L’arrivée du CP n’influe pas seulement sur le contenu de l’interaction, mais aussi sur le système de tours de parole. Parce qu’il est chef de patrouille, les garçons attendent d’Alexandre qu’il anime l’interaction. Ils expriment qu’ils ont déjà choisi le prochain locuteur par la pause qui suit l’interruption de leur échange précédent. Alexandre ne réagit pas tout de suite à cet appel implicite, mais finit par jouer son rôle. Une pause doit donc être interprétée comme un moment favorable à un changement de sujet. Il en va de même pour des rires qui peuvent également inviter à évoquer un nouveau sujet :

Extrait n°2 (16-5-2003 : l. 415-418) :

1 X : bon toi tu te sers
2   [rires]
3   [p.3s]
4 M : donc pour le camp il y a quoi/ il y a la veillée/ ça va être chaud après XXXX

Ici, les rires sont suivis d’une petite pause. Maxime saisit l’occasion de cette interruption pour changer de sujet et introduit son nouveau sujet par le marqueur « donc ».

Si toute pause dans la conversation peut être une bonne occasion de changer de sujet, ce changement n’est pourtant pas systématique. Les rires ne font souvent qu’interrompre l’interaction pour un bref moment avant que les interlocuteurs ne reprennent le fil de la conversation :

Extrait n°3 (16-5-2003 : l. 629-632) :

1 M : tu fais quoi/
2 X : XX (rit)
3   [rires]
4 Al: j’ai le mariage de mon cousin George donc e:h voilà quoi

La réponse d’Alexandre (4) se réfère à la question de Maxime (1). A cause de la remarque humoristique de Xochiel, elle est retardée. Mais les rires aux lignes 2 et 3 ne font que suspendre la réaction, ils n’empêchent pas l’accomplissement de la paire adjacente.

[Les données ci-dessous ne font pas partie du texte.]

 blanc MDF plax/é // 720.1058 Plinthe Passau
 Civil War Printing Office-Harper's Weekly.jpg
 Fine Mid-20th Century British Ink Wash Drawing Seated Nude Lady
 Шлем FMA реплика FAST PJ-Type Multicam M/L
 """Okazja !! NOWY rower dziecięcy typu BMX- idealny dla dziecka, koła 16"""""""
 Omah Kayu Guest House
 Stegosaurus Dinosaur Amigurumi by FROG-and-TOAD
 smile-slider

Ce qui est certain, c’est que les pauses sont des moments gênants pour une conversation. Par conséquent, les interlocuteurs vont essayer de rompre le silence en introduisant un sujet, même si celui-ci semble manquer de pertinence :

Extrait n°4 (8-11-2002 : l. 1553-1558) :

1   [p.3s]
2 Al: bon bah les pizzas étaient bonnes
3   [p.3s]
4 X : XX
5 Al: (rit)
6 M : oui vous voulez pas de fromage/ (.) non mais si

Cet extrait qui est marqué par des pauses et un rire montre que les pauses ne sont pas seulement de bonnes occasions pour introduire un sujet : je dirais qu’elles l’exigent, au cas où l’ancien sujet n’est pas suivi, pour éviter de perdre le fil de la conversation.

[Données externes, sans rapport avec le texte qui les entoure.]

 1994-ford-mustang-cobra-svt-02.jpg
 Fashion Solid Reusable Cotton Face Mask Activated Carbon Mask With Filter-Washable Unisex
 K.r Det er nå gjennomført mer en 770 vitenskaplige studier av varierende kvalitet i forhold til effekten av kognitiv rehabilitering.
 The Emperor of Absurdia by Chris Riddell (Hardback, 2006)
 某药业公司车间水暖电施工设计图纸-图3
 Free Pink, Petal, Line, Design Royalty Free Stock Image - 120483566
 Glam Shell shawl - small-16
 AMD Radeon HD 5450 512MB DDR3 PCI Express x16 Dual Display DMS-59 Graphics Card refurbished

Toutefois, si les pauses, provoquées par le groupe même ou par l’extérieur, marquent de façon claire un changement de sujet, elles sont loin d’être les seules occasions, autrement dit, elles ne sont pas nécessairement requises pour changer de sujet. Un nouveau sujet peut être introduit à chaque moment, même s’il n’est pas forcément accepté et suivi. Cela dépend beaucoup de la façon dont le sujet est présenté et dont le locuteur arrive à éveiller l’intérêt et l’attention de ses interlocuteurs.